Lately I've been having compulsive feelings. This pull is nothing new. My whole life I've dealt with compulsions of varying degrees of destruction.
I'm feeling like I want to be pregnant again.
WHAT.
THE.
FUCK.
I mean, not really. This past time knocked the piss out of me. But I look all around me. So many friends expecting second babies, friends of friends and moms in music class. And I'm envious.
Let me reiterate: I DO NOT WANT TO BE PREGNANT AGAIN. But. There's this nagging little feeling, like a voice saying, "Just do it. Just one more time. One more baby . . ." It's like I'm addicted to being pregnant.
I know where this voice comes from. It comes from the same place it's always come from. The need to have more; more will make it better, more will make things right, and whole, and fun, and, and, and. Just one more won't hurt; just one more will make everything OK. One more sale, one more drink, one more puff, one more date . . . and after all these one mores I'm still right back from where I thought I'd gotten past. Going back for more always gets me where I don't want to be.
The smell of a cigarette almost always makes me gag, but then there's those moments when the smell draws me in, beckons, just one drag, remember that feeling . . . So, too, does the thought of pregnancy make me feel--NO WAY IN HELL but maybe, oh, it was so nice . . .
There's always something more. The success rate of inhabitants of my uterus making it out alive is barely 67%. No matter how many babies I could have it would never get to 100%. But there's the pull . . .
I'm envious, I guess, of that blissfully naive pregnancy. I'm envious of other people's plans going smoothly, babies arriving whole and healthy without a second thought of anything going wrong. I'm envious of people who don't everyone sad; envious of the pregnant woman no one worries every second about.

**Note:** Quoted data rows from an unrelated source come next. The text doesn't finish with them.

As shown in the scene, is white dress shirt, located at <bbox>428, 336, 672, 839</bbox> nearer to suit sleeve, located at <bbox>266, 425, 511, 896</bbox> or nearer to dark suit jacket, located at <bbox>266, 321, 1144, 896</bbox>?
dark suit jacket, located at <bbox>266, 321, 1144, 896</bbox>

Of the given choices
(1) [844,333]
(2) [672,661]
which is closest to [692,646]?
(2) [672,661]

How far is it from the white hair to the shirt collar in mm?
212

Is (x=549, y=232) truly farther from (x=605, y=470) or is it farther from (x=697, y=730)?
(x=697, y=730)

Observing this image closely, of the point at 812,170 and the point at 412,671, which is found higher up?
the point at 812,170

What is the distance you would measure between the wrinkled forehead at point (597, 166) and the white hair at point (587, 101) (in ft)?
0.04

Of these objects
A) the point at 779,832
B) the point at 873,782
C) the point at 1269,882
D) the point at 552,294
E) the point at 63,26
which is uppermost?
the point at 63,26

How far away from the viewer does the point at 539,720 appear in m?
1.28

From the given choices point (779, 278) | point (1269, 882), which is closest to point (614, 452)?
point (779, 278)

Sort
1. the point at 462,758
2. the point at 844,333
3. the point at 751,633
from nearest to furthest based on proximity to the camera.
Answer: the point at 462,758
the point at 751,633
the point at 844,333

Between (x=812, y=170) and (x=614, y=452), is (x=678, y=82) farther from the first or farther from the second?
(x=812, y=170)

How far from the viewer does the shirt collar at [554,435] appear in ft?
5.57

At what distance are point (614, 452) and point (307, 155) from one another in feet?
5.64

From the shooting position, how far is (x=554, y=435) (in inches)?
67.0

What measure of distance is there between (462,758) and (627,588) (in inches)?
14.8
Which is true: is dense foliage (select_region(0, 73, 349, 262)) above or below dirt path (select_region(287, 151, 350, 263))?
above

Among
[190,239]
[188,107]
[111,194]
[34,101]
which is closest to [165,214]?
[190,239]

It's always envy that fuels my compulsions. I have most of them in check. Finding the peace in having enough is always my challenge.
I totally get this. The envy is enough to drive a woman crazy.
ReplyDeleteAnd I feel addicted to pregnancy, too. For me, and I suspect maybe you as well (though I'm just speculating) there is also a huge drive to have another little girl. Not a replacement or anything like that of course as I'm sure some would assume, but a daughter to try and reclaim that mother/daughter thing I had so brutally snatched from me. I don't feel that lucky though.
The disease of more -- I am intimately familiar with it. No more drinks, no more cigarettes, no more pregnancies. I've resorted to coffee. I stripped away all the fun stuff but currently drink an obscene amount of coffee each day just to feel something different. To not feel me. It's slowly getting better though. Thanks for writing about it. Love you.
ReplyDeleteI get it. Now it is more a dream then a burning need. Nonetheless I feel jealous of families of 3. I have the girls who sandwich their brother baby taz who is a star to the little one and a brother to the big one. Most days I look in the back seat and picture him in the empty seat with them. I will always wish he could have lived and been bouncing off to kindergarten in September to join his big sister at the elementary school. Thanks for this post-so resonates the addiction. But isn't it just and addiction to love and the feeling of your heart expanding to make room for more love-hmmmmmmm?
ReplyDeleteThat was a really clear and concise look at what you're feeling. It's hard to know when enough is enough sometimes. Now maybe you'll be on to one more run...
ReplyDeleteI echo what Sally said. I swore 2 weeks ago to my husband that this was it. But I don't have that done feeling. I wish I could feel like my family was complete, but it will never feel that way. And that sucks.